She has written a screenplay called “The Bra That Ate L.A.” and has a writer working on a screenplay for her titled “Artona, Queen of the Universe.” She also thinks that if she weren’t doing this (whatever this is), she’d “probably be a rocket scientist right now. I really find it fascinating to be a laboratory scientist or something like that.”

Last year she claimed to have spoken, through a medium, to Marilyn Monroe, who from time to time advises her on her career, admonishing Angelyne not to make the same mistakes she did.

I’m thinking this: Angelyne should be placed in the pantheon of L.A. circus freaks. People in the future should remember this person, because she is an example of what bad states of mind one can slip into when looking for some way to make one’s mark in a city that has disappointed so many.

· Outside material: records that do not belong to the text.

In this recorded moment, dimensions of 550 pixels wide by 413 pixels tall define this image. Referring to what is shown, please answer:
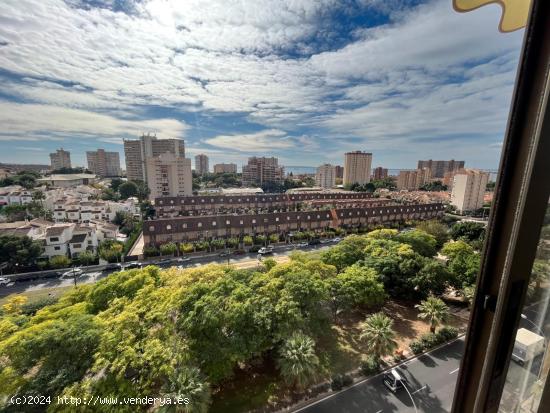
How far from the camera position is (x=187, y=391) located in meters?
5.73

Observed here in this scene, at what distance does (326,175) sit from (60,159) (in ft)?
256

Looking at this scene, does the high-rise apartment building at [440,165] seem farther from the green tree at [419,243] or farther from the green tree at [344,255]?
the green tree at [344,255]

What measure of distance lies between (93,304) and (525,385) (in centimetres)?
1072

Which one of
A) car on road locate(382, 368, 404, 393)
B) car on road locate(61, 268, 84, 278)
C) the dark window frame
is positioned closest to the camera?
the dark window frame

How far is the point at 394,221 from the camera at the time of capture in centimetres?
2833

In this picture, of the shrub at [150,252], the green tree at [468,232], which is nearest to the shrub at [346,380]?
the shrub at [150,252]

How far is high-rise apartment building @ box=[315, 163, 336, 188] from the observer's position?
6378 cm

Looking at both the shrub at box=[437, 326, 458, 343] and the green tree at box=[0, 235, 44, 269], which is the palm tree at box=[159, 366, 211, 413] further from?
the green tree at box=[0, 235, 44, 269]

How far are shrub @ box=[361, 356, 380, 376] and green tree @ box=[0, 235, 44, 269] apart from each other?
67.6 ft

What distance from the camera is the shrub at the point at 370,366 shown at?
8.05 m

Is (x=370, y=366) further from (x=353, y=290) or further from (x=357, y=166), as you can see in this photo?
(x=357, y=166)

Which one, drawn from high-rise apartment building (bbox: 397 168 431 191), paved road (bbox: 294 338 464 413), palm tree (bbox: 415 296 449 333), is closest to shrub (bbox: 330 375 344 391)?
paved road (bbox: 294 338 464 413)

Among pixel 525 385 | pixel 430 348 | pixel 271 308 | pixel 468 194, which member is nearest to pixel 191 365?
pixel 271 308

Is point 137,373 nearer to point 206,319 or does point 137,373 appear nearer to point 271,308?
point 206,319
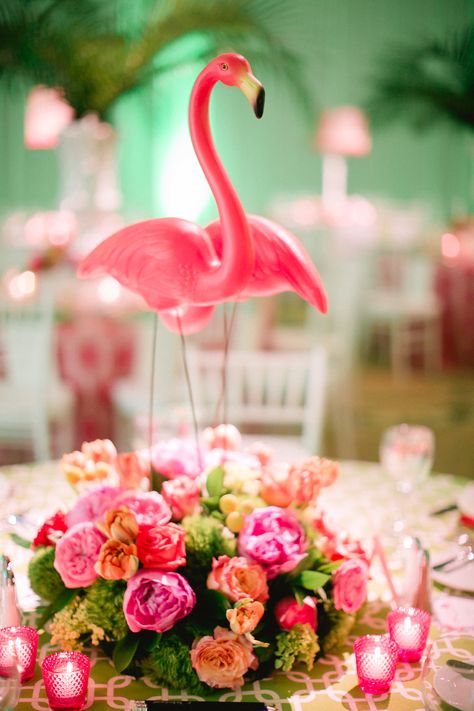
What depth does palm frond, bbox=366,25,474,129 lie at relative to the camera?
6770 mm

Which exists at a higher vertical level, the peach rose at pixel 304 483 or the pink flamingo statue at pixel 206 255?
the pink flamingo statue at pixel 206 255

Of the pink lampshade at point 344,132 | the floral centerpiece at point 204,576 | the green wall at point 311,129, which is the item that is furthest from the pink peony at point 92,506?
the pink lampshade at point 344,132

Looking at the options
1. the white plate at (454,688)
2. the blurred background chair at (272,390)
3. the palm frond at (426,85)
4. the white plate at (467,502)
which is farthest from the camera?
the palm frond at (426,85)

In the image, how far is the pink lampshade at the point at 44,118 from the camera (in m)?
4.72

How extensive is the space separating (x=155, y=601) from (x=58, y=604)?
0.15m

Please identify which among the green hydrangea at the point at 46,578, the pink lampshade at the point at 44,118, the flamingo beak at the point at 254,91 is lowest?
the green hydrangea at the point at 46,578

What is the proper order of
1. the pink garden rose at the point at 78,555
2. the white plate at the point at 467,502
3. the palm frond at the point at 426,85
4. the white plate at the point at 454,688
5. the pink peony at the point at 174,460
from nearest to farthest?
the white plate at the point at 454,688, the pink garden rose at the point at 78,555, the pink peony at the point at 174,460, the white plate at the point at 467,502, the palm frond at the point at 426,85

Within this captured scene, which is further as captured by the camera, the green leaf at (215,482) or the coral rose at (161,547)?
the green leaf at (215,482)

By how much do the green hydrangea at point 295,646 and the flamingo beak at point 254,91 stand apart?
0.59 meters

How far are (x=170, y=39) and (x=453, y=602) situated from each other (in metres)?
3.60

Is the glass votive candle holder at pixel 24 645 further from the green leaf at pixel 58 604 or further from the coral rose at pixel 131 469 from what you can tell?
the coral rose at pixel 131 469

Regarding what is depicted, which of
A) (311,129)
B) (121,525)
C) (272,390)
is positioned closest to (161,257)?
(121,525)

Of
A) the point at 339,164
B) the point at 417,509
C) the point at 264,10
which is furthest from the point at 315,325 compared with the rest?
the point at 417,509

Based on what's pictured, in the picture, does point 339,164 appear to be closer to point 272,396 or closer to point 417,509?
point 272,396
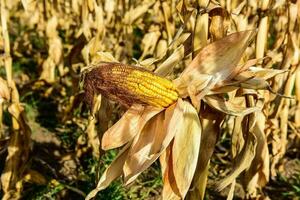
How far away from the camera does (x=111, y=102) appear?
180 centimetres

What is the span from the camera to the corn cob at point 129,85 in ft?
4.69

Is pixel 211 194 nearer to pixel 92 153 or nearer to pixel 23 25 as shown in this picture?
pixel 92 153

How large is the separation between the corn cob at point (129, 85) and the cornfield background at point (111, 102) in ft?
0.51

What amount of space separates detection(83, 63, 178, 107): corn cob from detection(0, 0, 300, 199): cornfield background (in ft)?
0.51

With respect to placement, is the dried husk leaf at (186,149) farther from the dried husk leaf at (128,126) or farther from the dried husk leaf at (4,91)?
the dried husk leaf at (4,91)

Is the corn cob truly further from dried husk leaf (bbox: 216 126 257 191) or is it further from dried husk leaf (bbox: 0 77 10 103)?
dried husk leaf (bbox: 0 77 10 103)

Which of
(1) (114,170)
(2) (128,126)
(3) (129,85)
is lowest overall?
(1) (114,170)

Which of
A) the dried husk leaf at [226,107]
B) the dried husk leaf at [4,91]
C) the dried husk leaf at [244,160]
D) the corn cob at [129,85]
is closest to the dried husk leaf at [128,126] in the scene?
the corn cob at [129,85]

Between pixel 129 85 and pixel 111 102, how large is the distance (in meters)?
0.38

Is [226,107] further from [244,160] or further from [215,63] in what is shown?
[244,160]

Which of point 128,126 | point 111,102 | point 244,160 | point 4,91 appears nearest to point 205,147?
point 244,160

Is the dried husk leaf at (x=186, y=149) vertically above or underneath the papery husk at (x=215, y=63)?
underneath

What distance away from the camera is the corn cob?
1431mm

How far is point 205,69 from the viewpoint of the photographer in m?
1.52
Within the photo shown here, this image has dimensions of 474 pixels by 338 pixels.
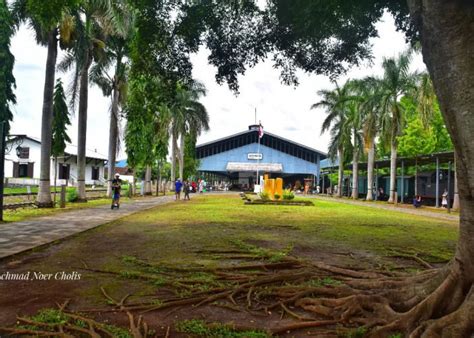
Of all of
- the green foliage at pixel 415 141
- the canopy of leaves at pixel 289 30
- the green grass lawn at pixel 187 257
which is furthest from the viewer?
the green foliage at pixel 415 141

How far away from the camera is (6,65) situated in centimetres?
2272

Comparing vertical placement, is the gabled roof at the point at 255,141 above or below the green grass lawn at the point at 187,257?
above

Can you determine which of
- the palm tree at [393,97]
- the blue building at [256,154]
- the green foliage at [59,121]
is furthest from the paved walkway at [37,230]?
the blue building at [256,154]

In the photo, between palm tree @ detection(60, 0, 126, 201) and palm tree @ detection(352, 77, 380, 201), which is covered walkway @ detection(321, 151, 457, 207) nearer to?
palm tree @ detection(352, 77, 380, 201)

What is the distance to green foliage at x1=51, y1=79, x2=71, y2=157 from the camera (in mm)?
23219

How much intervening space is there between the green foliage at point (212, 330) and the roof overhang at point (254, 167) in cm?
5547

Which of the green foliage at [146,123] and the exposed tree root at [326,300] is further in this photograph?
the green foliage at [146,123]

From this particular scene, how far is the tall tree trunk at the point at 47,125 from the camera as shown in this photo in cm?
1755

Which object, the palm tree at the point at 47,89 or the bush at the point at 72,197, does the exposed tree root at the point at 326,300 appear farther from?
the bush at the point at 72,197


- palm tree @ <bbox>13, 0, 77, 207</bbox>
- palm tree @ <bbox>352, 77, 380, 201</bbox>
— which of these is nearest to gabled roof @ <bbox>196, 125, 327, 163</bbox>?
palm tree @ <bbox>352, 77, 380, 201</bbox>

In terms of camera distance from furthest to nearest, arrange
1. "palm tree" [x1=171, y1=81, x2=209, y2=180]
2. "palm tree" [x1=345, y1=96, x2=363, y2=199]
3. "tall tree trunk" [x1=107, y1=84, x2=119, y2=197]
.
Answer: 1. "palm tree" [x1=171, y1=81, x2=209, y2=180]
2. "palm tree" [x1=345, y1=96, x2=363, y2=199]
3. "tall tree trunk" [x1=107, y1=84, x2=119, y2=197]

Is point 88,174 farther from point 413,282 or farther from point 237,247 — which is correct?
point 413,282

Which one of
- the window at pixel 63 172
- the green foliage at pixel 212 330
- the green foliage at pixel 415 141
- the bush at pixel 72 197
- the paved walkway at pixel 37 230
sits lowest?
the green foliage at pixel 212 330

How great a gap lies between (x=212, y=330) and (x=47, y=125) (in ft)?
53.0
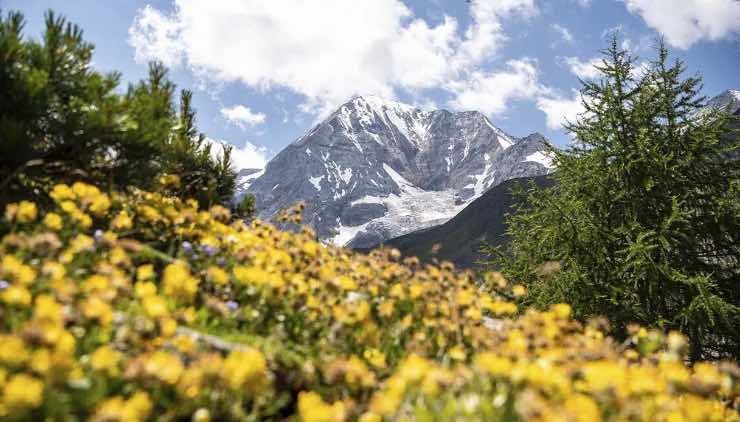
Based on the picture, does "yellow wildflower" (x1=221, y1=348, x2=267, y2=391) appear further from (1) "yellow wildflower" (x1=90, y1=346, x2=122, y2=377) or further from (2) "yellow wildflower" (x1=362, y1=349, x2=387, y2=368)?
(2) "yellow wildflower" (x1=362, y1=349, x2=387, y2=368)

A few days later, I have a premonition that Angelyne is in Caracas, working for the CIA. That morning, Hennig phones to tell me that Angelyne will be calling me momentarily. He hangs up. A few minutes later, she calls.

Again, it’s hard to hear her. “Are you, by any chance, calling from,” I hesitate, “Venezuela?”

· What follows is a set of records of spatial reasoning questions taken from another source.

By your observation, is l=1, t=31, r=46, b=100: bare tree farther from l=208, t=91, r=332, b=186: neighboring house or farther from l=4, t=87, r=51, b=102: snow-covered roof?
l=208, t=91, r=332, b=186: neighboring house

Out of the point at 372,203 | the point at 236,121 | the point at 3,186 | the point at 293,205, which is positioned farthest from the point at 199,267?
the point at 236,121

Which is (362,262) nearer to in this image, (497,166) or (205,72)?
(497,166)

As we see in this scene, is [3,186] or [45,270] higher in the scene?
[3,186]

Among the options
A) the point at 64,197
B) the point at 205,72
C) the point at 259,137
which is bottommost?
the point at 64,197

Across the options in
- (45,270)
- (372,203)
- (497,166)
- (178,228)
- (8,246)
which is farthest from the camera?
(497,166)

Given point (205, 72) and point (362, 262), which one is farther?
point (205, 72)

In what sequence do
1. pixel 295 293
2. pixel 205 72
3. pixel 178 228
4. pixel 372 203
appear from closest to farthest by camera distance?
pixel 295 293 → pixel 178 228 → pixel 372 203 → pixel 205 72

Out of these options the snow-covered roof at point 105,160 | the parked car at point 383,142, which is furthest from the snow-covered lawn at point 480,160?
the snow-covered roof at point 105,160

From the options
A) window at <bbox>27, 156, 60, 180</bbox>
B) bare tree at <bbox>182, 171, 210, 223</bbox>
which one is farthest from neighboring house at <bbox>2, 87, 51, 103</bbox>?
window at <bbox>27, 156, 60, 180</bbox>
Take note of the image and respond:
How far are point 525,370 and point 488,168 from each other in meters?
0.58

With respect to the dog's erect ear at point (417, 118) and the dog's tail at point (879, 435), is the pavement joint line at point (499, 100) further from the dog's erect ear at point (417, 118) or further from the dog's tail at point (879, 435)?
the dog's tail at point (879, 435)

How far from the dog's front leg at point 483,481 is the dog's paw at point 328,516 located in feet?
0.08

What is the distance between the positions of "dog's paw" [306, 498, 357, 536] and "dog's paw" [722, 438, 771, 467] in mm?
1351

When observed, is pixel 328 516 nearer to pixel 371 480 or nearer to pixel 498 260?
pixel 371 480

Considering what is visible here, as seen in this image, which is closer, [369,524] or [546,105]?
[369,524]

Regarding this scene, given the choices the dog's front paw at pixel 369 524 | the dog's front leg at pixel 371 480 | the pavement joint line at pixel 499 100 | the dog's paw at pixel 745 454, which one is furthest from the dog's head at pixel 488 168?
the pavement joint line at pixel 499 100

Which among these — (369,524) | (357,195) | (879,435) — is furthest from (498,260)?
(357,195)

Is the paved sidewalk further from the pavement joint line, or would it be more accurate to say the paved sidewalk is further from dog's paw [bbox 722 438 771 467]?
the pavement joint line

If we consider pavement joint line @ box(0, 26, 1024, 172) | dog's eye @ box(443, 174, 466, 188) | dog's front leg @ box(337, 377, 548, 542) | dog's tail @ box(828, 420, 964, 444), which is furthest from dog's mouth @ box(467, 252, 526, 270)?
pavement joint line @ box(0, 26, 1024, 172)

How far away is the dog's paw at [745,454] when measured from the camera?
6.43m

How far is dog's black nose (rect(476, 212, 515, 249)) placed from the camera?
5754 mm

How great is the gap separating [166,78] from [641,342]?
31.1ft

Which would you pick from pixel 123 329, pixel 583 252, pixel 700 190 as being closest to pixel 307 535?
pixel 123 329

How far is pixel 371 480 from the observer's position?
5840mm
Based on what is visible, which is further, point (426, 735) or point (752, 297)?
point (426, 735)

She ignores me. “The minute the first billboard went up, it was like filling a (and here she either says “pig” or “pit”--I can’t tell). There hadn’t been a billboard queen in Hollywood before. I’m the quintessential billboard queen that’s supposed to happen. That’s why it’s so readily and easily accepted. I feel like I’ve been embedded in the cement of Hollywood for 3,000 years.”

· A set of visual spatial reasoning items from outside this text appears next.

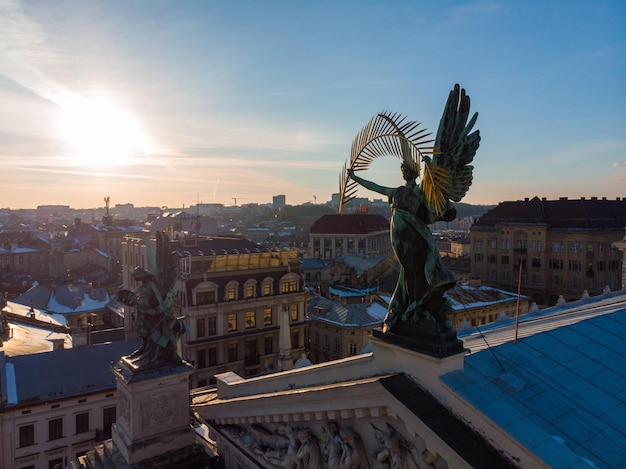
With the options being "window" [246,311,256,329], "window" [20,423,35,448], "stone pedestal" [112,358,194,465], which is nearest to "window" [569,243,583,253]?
"window" [246,311,256,329]

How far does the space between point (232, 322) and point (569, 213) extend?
6007cm

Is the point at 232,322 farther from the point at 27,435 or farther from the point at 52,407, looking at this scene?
the point at 27,435

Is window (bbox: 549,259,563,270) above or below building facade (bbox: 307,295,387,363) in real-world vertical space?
above

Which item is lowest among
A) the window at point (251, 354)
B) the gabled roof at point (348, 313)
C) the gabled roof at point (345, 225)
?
the window at point (251, 354)

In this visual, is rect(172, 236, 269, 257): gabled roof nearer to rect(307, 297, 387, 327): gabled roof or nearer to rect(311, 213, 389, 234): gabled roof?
rect(307, 297, 387, 327): gabled roof

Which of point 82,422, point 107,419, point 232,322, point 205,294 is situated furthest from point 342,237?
point 82,422

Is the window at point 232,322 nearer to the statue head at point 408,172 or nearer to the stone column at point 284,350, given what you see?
the stone column at point 284,350

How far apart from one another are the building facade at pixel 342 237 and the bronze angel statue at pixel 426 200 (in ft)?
348

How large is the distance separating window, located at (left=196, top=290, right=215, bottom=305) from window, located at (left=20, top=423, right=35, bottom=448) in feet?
48.0

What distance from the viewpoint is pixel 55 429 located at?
26.8 m

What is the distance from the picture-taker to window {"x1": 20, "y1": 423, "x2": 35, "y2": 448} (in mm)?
25750

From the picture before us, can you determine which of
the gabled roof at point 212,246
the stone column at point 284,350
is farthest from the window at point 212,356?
the stone column at point 284,350

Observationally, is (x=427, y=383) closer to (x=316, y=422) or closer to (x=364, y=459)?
(x=364, y=459)

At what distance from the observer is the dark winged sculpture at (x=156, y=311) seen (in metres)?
16.0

Later I talk to a guy I know who had dinner with Angelyne a few years back. “Angelyne is over.” Cryptically, that’s all he has to say.

Driving down Hollywood Boulevard a week later, I look up and see an especially huge Angelyne billboard. I remember a few months back, in the same neighborhood, I looked up to see a giant, 40-foot blowup Angelyne doll, perched on top of a building like a nightmare float in the Macy’s Thanksgiving Day parade.

Mulling this over, I spot something pink out of the corner of my eye. And there she is, in a hot-pink Corvette, crossing Hollywood Boulevard, heading down Vine. I think fast. I make a dangerous right turn from the left-turn lane. There are no sirens. Everything gets very quiet. There is just me and my car, chasing down Angelyne in her car. Fifteen minutes and 20 moving violations later, she gives me the slip. I’m thinking: she’s been trained in guerrilla surveillance tactics. Manuel Noriega was probably in that car. Or Carlos the Jackal. I’ll never know.

I call Hennig with newfound determination to meet with Angelyne. We crossed paths, I’m thinking. It’s too great a coincidence.

“I have to meet with her, Scott,” I say, “I need to actually see her.”

Hennig says he’ll ask Angelyne and get back to me.